● **Brano di lettura**

Ambiente

Himalaya. Contro il freddo gli uccelli hanno evoluto “piumini” più spessi

In ambiente montano, al crescere della quota corrisponde un progressivo decremento delle temperature. Trattasi di un fenomeno che impariamo a conoscere fin da bambini, quando ci forzano a indossare un piumino invernale per recarci in montagna. Quello stesso fenomeno che ha portato alla evoluzione dell’abbigliamento nel campo alpinistico, per rendere più confortevole, meglio dire sostenibile, il permanere dei professionisti ad altissime quote anche in pieno inverno. La natura ha portato avanti una evoluzione non dissimile tra le specie di volatili che oggi troviamo adattati alle quote più elevate. Per sopravvivere in alta montagna anche gli uccelli necessitano infatti di piumini più spessi.

Altezze maggiori, piumini più isolanti

Quella che potrebbe sembrare una battuta è di fatto una affermazione scientifica. Il piumino di un volatile, prendendo come riferimento la definizione fornita dall’enciclopedia Treccani, è “la penna degli uccelli, detta anche penna a piumino, morbida e leggera, priva di elementi rigidi, in cui mancano anche gli uncini o amuli, in modo che le barbe rimangono indipendenti, senza formare un vessillo consistente. Con valore collettivo, l’insieme di tali penne, che funge soprattutto da isolante termico e che, negli uccelli adulti, è in genere nascosto dalle penne di contorno”.

● **Voci estratte**
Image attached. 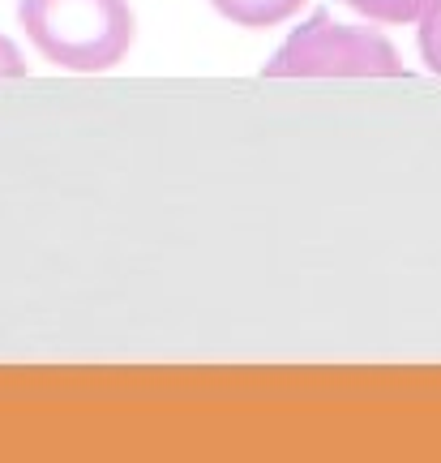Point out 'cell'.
Listing matches in <instances>:
<instances>
[{
  "instance_id": "2",
  "label": "cell",
  "mask_w": 441,
  "mask_h": 463,
  "mask_svg": "<svg viewBox=\"0 0 441 463\" xmlns=\"http://www.w3.org/2000/svg\"><path fill=\"white\" fill-rule=\"evenodd\" d=\"M266 78H399L403 61L386 34L369 26H339L326 9L266 61Z\"/></svg>"
},
{
  "instance_id": "5",
  "label": "cell",
  "mask_w": 441,
  "mask_h": 463,
  "mask_svg": "<svg viewBox=\"0 0 441 463\" xmlns=\"http://www.w3.org/2000/svg\"><path fill=\"white\" fill-rule=\"evenodd\" d=\"M420 56L433 73H441V0H428L420 14Z\"/></svg>"
},
{
  "instance_id": "6",
  "label": "cell",
  "mask_w": 441,
  "mask_h": 463,
  "mask_svg": "<svg viewBox=\"0 0 441 463\" xmlns=\"http://www.w3.org/2000/svg\"><path fill=\"white\" fill-rule=\"evenodd\" d=\"M0 78H26V61L14 39H5V34H0Z\"/></svg>"
},
{
  "instance_id": "3",
  "label": "cell",
  "mask_w": 441,
  "mask_h": 463,
  "mask_svg": "<svg viewBox=\"0 0 441 463\" xmlns=\"http://www.w3.org/2000/svg\"><path fill=\"white\" fill-rule=\"evenodd\" d=\"M211 5L245 31H266V26H278L292 14H300L305 0H211Z\"/></svg>"
},
{
  "instance_id": "4",
  "label": "cell",
  "mask_w": 441,
  "mask_h": 463,
  "mask_svg": "<svg viewBox=\"0 0 441 463\" xmlns=\"http://www.w3.org/2000/svg\"><path fill=\"white\" fill-rule=\"evenodd\" d=\"M347 5L373 22H416L428 9V0H347Z\"/></svg>"
},
{
  "instance_id": "1",
  "label": "cell",
  "mask_w": 441,
  "mask_h": 463,
  "mask_svg": "<svg viewBox=\"0 0 441 463\" xmlns=\"http://www.w3.org/2000/svg\"><path fill=\"white\" fill-rule=\"evenodd\" d=\"M17 22L56 69L103 73L133 48L129 0H17Z\"/></svg>"
}]
</instances>
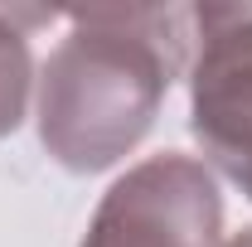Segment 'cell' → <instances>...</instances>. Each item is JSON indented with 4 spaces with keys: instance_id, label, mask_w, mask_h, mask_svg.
Returning a JSON list of instances; mask_svg holds the SVG:
<instances>
[{
    "instance_id": "cell-4",
    "label": "cell",
    "mask_w": 252,
    "mask_h": 247,
    "mask_svg": "<svg viewBox=\"0 0 252 247\" xmlns=\"http://www.w3.org/2000/svg\"><path fill=\"white\" fill-rule=\"evenodd\" d=\"M34 83L39 78H34L30 34L15 25V10H0V141L20 131Z\"/></svg>"
},
{
    "instance_id": "cell-1",
    "label": "cell",
    "mask_w": 252,
    "mask_h": 247,
    "mask_svg": "<svg viewBox=\"0 0 252 247\" xmlns=\"http://www.w3.org/2000/svg\"><path fill=\"white\" fill-rule=\"evenodd\" d=\"M68 39L39 68L34 122L68 175H102L136 151L170 83L194 59V5L68 10Z\"/></svg>"
},
{
    "instance_id": "cell-2",
    "label": "cell",
    "mask_w": 252,
    "mask_h": 247,
    "mask_svg": "<svg viewBox=\"0 0 252 247\" xmlns=\"http://www.w3.org/2000/svg\"><path fill=\"white\" fill-rule=\"evenodd\" d=\"M78 247H223L219 175L185 151L136 160L97 199Z\"/></svg>"
},
{
    "instance_id": "cell-6",
    "label": "cell",
    "mask_w": 252,
    "mask_h": 247,
    "mask_svg": "<svg viewBox=\"0 0 252 247\" xmlns=\"http://www.w3.org/2000/svg\"><path fill=\"white\" fill-rule=\"evenodd\" d=\"M243 194H248V204H252V185H248V189H243Z\"/></svg>"
},
{
    "instance_id": "cell-5",
    "label": "cell",
    "mask_w": 252,
    "mask_h": 247,
    "mask_svg": "<svg viewBox=\"0 0 252 247\" xmlns=\"http://www.w3.org/2000/svg\"><path fill=\"white\" fill-rule=\"evenodd\" d=\"M223 247H252V228H243V233H233V238H223Z\"/></svg>"
},
{
    "instance_id": "cell-3",
    "label": "cell",
    "mask_w": 252,
    "mask_h": 247,
    "mask_svg": "<svg viewBox=\"0 0 252 247\" xmlns=\"http://www.w3.org/2000/svg\"><path fill=\"white\" fill-rule=\"evenodd\" d=\"M189 131L204 165L252 185V5H194Z\"/></svg>"
}]
</instances>
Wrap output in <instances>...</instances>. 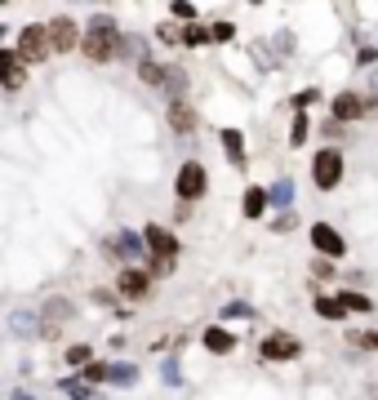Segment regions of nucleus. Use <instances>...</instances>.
Returning a JSON list of instances; mask_svg holds the SVG:
<instances>
[{
    "mask_svg": "<svg viewBox=\"0 0 378 400\" xmlns=\"http://www.w3.org/2000/svg\"><path fill=\"white\" fill-rule=\"evenodd\" d=\"M116 49H120L116 23H111L107 14H98V18L89 23V36H85V54H89L93 63H107V58H116Z\"/></svg>",
    "mask_w": 378,
    "mask_h": 400,
    "instance_id": "nucleus-1",
    "label": "nucleus"
},
{
    "mask_svg": "<svg viewBox=\"0 0 378 400\" xmlns=\"http://www.w3.org/2000/svg\"><path fill=\"white\" fill-rule=\"evenodd\" d=\"M147 249L156 254V258H151V271L169 276V263H174V254H178V241L165 232V227H147Z\"/></svg>",
    "mask_w": 378,
    "mask_h": 400,
    "instance_id": "nucleus-2",
    "label": "nucleus"
},
{
    "mask_svg": "<svg viewBox=\"0 0 378 400\" xmlns=\"http://www.w3.org/2000/svg\"><path fill=\"white\" fill-rule=\"evenodd\" d=\"M311 178H316V187H338V178H343V156L338 151H320L316 165H311Z\"/></svg>",
    "mask_w": 378,
    "mask_h": 400,
    "instance_id": "nucleus-3",
    "label": "nucleus"
},
{
    "mask_svg": "<svg viewBox=\"0 0 378 400\" xmlns=\"http://www.w3.org/2000/svg\"><path fill=\"white\" fill-rule=\"evenodd\" d=\"M49 49H54V41L41 32V27H27L23 41H18V58H27V63H41Z\"/></svg>",
    "mask_w": 378,
    "mask_h": 400,
    "instance_id": "nucleus-4",
    "label": "nucleus"
},
{
    "mask_svg": "<svg viewBox=\"0 0 378 400\" xmlns=\"http://www.w3.org/2000/svg\"><path fill=\"white\" fill-rule=\"evenodd\" d=\"M298 338H289V333H271L267 342H263V360H294L298 356Z\"/></svg>",
    "mask_w": 378,
    "mask_h": 400,
    "instance_id": "nucleus-5",
    "label": "nucleus"
},
{
    "mask_svg": "<svg viewBox=\"0 0 378 400\" xmlns=\"http://www.w3.org/2000/svg\"><path fill=\"white\" fill-rule=\"evenodd\" d=\"M201 192H205V169L192 160V165L178 169V196H183V200H196Z\"/></svg>",
    "mask_w": 378,
    "mask_h": 400,
    "instance_id": "nucleus-6",
    "label": "nucleus"
},
{
    "mask_svg": "<svg viewBox=\"0 0 378 400\" xmlns=\"http://www.w3.org/2000/svg\"><path fill=\"white\" fill-rule=\"evenodd\" d=\"M49 41H54V49L58 54H67L71 45H76V27H71V18H54L49 23Z\"/></svg>",
    "mask_w": 378,
    "mask_h": 400,
    "instance_id": "nucleus-7",
    "label": "nucleus"
},
{
    "mask_svg": "<svg viewBox=\"0 0 378 400\" xmlns=\"http://www.w3.org/2000/svg\"><path fill=\"white\" fill-rule=\"evenodd\" d=\"M311 241H316V249H320V254H329V258H338V254H343V236H338L334 227H325V223L311 232Z\"/></svg>",
    "mask_w": 378,
    "mask_h": 400,
    "instance_id": "nucleus-8",
    "label": "nucleus"
},
{
    "mask_svg": "<svg viewBox=\"0 0 378 400\" xmlns=\"http://www.w3.org/2000/svg\"><path fill=\"white\" fill-rule=\"evenodd\" d=\"M365 111V102L356 98V93H338L334 98V120H356Z\"/></svg>",
    "mask_w": 378,
    "mask_h": 400,
    "instance_id": "nucleus-9",
    "label": "nucleus"
},
{
    "mask_svg": "<svg viewBox=\"0 0 378 400\" xmlns=\"http://www.w3.org/2000/svg\"><path fill=\"white\" fill-rule=\"evenodd\" d=\"M205 347H210L214 356H227V351L236 347V338H232V333H227V329H219V325H210V329H205Z\"/></svg>",
    "mask_w": 378,
    "mask_h": 400,
    "instance_id": "nucleus-10",
    "label": "nucleus"
},
{
    "mask_svg": "<svg viewBox=\"0 0 378 400\" xmlns=\"http://www.w3.org/2000/svg\"><path fill=\"white\" fill-rule=\"evenodd\" d=\"M120 293H125V298H143V293H147V276L134 271V267L120 271Z\"/></svg>",
    "mask_w": 378,
    "mask_h": 400,
    "instance_id": "nucleus-11",
    "label": "nucleus"
},
{
    "mask_svg": "<svg viewBox=\"0 0 378 400\" xmlns=\"http://www.w3.org/2000/svg\"><path fill=\"white\" fill-rule=\"evenodd\" d=\"M0 67H5V85H9V89H23V67H18L14 49H0Z\"/></svg>",
    "mask_w": 378,
    "mask_h": 400,
    "instance_id": "nucleus-12",
    "label": "nucleus"
},
{
    "mask_svg": "<svg viewBox=\"0 0 378 400\" xmlns=\"http://www.w3.org/2000/svg\"><path fill=\"white\" fill-rule=\"evenodd\" d=\"M223 147H227V156H232V165H245V142H241L236 129H223Z\"/></svg>",
    "mask_w": 378,
    "mask_h": 400,
    "instance_id": "nucleus-13",
    "label": "nucleus"
},
{
    "mask_svg": "<svg viewBox=\"0 0 378 400\" xmlns=\"http://www.w3.org/2000/svg\"><path fill=\"white\" fill-rule=\"evenodd\" d=\"M316 316H325V320H343L347 316V307L338 298H316Z\"/></svg>",
    "mask_w": 378,
    "mask_h": 400,
    "instance_id": "nucleus-14",
    "label": "nucleus"
},
{
    "mask_svg": "<svg viewBox=\"0 0 378 400\" xmlns=\"http://www.w3.org/2000/svg\"><path fill=\"white\" fill-rule=\"evenodd\" d=\"M267 200H271V205H280V209H285L289 200H294V183H289V178H280V183L267 192Z\"/></svg>",
    "mask_w": 378,
    "mask_h": 400,
    "instance_id": "nucleus-15",
    "label": "nucleus"
},
{
    "mask_svg": "<svg viewBox=\"0 0 378 400\" xmlns=\"http://www.w3.org/2000/svg\"><path fill=\"white\" fill-rule=\"evenodd\" d=\"M134 378H138L134 365H111V369H107V383H116V387H129Z\"/></svg>",
    "mask_w": 378,
    "mask_h": 400,
    "instance_id": "nucleus-16",
    "label": "nucleus"
},
{
    "mask_svg": "<svg viewBox=\"0 0 378 400\" xmlns=\"http://www.w3.org/2000/svg\"><path fill=\"white\" fill-rule=\"evenodd\" d=\"M267 205H271V200H267V192H254V187L245 192V214H249V218H258Z\"/></svg>",
    "mask_w": 378,
    "mask_h": 400,
    "instance_id": "nucleus-17",
    "label": "nucleus"
},
{
    "mask_svg": "<svg viewBox=\"0 0 378 400\" xmlns=\"http://www.w3.org/2000/svg\"><path fill=\"white\" fill-rule=\"evenodd\" d=\"M67 365H76V369L93 365V356H89V347H85V342H71V347H67Z\"/></svg>",
    "mask_w": 378,
    "mask_h": 400,
    "instance_id": "nucleus-18",
    "label": "nucleus"
},
{
    "mask_svg": "<svg viewBox=\"0 0 378 400\" xmlns=\"http://www.w3.org/2000/svg\"><path fill=\"white\" fill-rule=\"evenodd\" d=\"M169 120H174V125H178V129H183V133H187V129H192V125H196V116H192V111H187V107H183V102H174V107H169Z\"/></svg>",
    "mask_w": 378,
    "mask_h": 400,
    "instance_id": "nucleus-19",
    "label": "nucleus"
},
{
    "mask_svg": "<svg viewBox=\"0 0 378 400\" xmlns=\"http://www.w3.org/2000/svg\"><path fill=\"white\" fill-rule=\"evenodd\" d=\"M138 71H143V80H151V85H169V71H160V67L156 63H138Z\"/></svg>",
    "mask_w": 378,
    "mask_h": 400,
    "instance_id": "nucleus-20",
    "label": "nucleus"
},
{
    "mask_svg": "<svg viewBox=\"0 0 378 400\" xmlns=\"http://www.w3.org/2000/svg\"><path fill=\"white\" fill-rule=\"evenodd\" d=\"M338 302H343L347 311H374V302L365 298V293H343V298H338Z\"/></svg>",
    "mask_w": 378,
    "mask_h": 400,
    "instance_id": "nucleus-21",
    "label": "nucleus"
},
{
    "mask_svg": "<svg viewBox=\"0 0 378 400\" xmlns=\"http://www.w3.org/2000/svg\"><path fill=\"white\" fill-rule=\"evenodd\" d=\"M107 369H111V365H102V360L85 365V383H107Z\"/></svg>",
    "mask_w": 378,
    "mask_h": 400,
    "instance_id": "nucleus-22",
    "label": "nucleus"
},
{
    "mask_svg": "<svg viewBox=\"0 0 378 400\" xmlns=\"http://www.w3.org/2000/svg\"><path fill=\"white\" fill-rule=\"evenodd\" d=\"M210 36H214V32H205V27H187V32H183V41H187V45H205Z\"/></svg>",
    "mask_w": 378,
    "mask_h": 400,
    "instance_id": "nucleus-23",
    "label": "nucleus"
},
{
    "mask_svg": "<svg viewBox=\"0 0 378 400\" xmlns=\"http://www.w3.org/2000/svg\"><path fill=\"white\" fill-rule=\"evenodd\" d=\"M307 129H311V125H307V116H298V120H294V133H289V142H294V147H298V142L307 138Z\"/></svg>",
    "mask_w": 378,
    "mask_h": 400,
    "instance_id": "nucleus-24",
    "label": "nucleus"
},
{
    "mask_svg": "<svg viewBox=\"0 0 378 400\" xmlns=\"http://www.w3.org/2000/svg\"><path fill=\"white\" fill-rule=\"evenodd\" d=\"M63 392H67L71 400H85V396H89V392H85V383H63Z\"/></svg>",
    "mask_w": 378,
    "mask_h": 400,
    "instance_id": "nucleus-25",
    "label": "nucleus"
},
{
    "mask_svg": "<svg viewBox=\"0 0 378 400\" xmlns=\"http://www.w3.org/2000/svg\"><path fill=\"white\" fill-rule=\"evenodd\" d=\"M223 316H249V307H245V302H227Z\"/></svg>",
    "mask_w": 378,
    "mask_h": 400,
    "instance_id": "nucleus-26",
    "label": "nucleus"
},
{
    "mask_svg": "<svg viewBox=\"0 0 378 400\" xmlns=\"http://www.w3.org/2000/svg\"><path fill=\"white\" fill-rule=\"evenodd\" d=\"M214 41H232V23H214Z\"/></svg>",
    "mask_w": 378,
    "mask_h": 400,
    "instance_id": "nucleus-27",
    "label": "nucleus"
},
{
    "mask_svg": "<svg viewBox=\"0 0 378 400\" xmlns=\"http://www.w3.org/2000/svg\"><path fill=\"white\" fill-rule=\"evenodd\" d=\"M174 14H178V18H196V9L187 5V0H174Z\"/></svg>",
    "mask_w": 378,
    "mask_h": 400,
    "instance_id": "nucleus-28",
    "label": "nucleus"
},
{
    "mask_svg": "<svg viewBox=\"0 0 378 400\" xmlns=\"http://www.w3.org/2000/svg\"><path fill=\"white\" fill-rule=\"evenodd\" d=\"M307 102H316V89H302L298 98H294V107H307Z\"/></svg>",
    "mask_w": 378,
    "mask_h": 400,
    "instance_id": "nucleus-29",
    "label": "nucleus"
},
{
    "mask_svg": "<svg viewBox=\"0 0 378 400\" xmlns=\"http://www.w3.org/2000/svg\"><path fill=\"white\" fill-rule=\"evenodd\" d=\"M361 342H365V347H374V351H378V333H365Z\"/></svg>",
    "mask_w": 378,
    "mask_h": 400,
    "instance_id": "nucleus-30",
    "label": "nucleus"
},
{
    "mask_svg": "<svg viewBox=\"0 0 378 400\" xmlns=\"http://www.w3.org/2000/svg\"><path fill=\"white\" fill-rule=\"evenodd\" d=\"M254 5H258V0H254Z\"/></svg>",
    "mask_w": 378,
    "mask_h": 400,
    "instance_id": "nucleus-31",
    "label": "nucleus"
}]
</instances>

● **Sfida**
Nel testo sugli uccelli dell'Himalaya, sostituisci "piumino invernale" con "giaccone imbottito" nel passo che comincia con "In ambiente montano, al" e termina con "piumini più spessi.", poi riporta il passo così modificato.

● **Esercizio svolto**
In ambiente montano, al crescere della quota corrisponde un progressivo decremento delle temperature. Trattasi di un fenomeno che impariamo a conoscere fin da bambini, quando ci forzano a indossare un giaccone imbottito per recarci in montagna. Quello stesso fenomeno che ha portato alla evoluzione dell’abbigliamento nel campo alpinistico, per rendere più confortevole, meglio dire sostenibile, il permanere dei professionisti ad altissime quote anche in pieno inverno. La natura ha portato avanti una evoluzione non dissimile tra le specie di volatili che oggi troviamo adattati alle quote più elevate. Per sopravvivere in alta montagna anche gli uccelli necessitano infatti di piumini più spessi.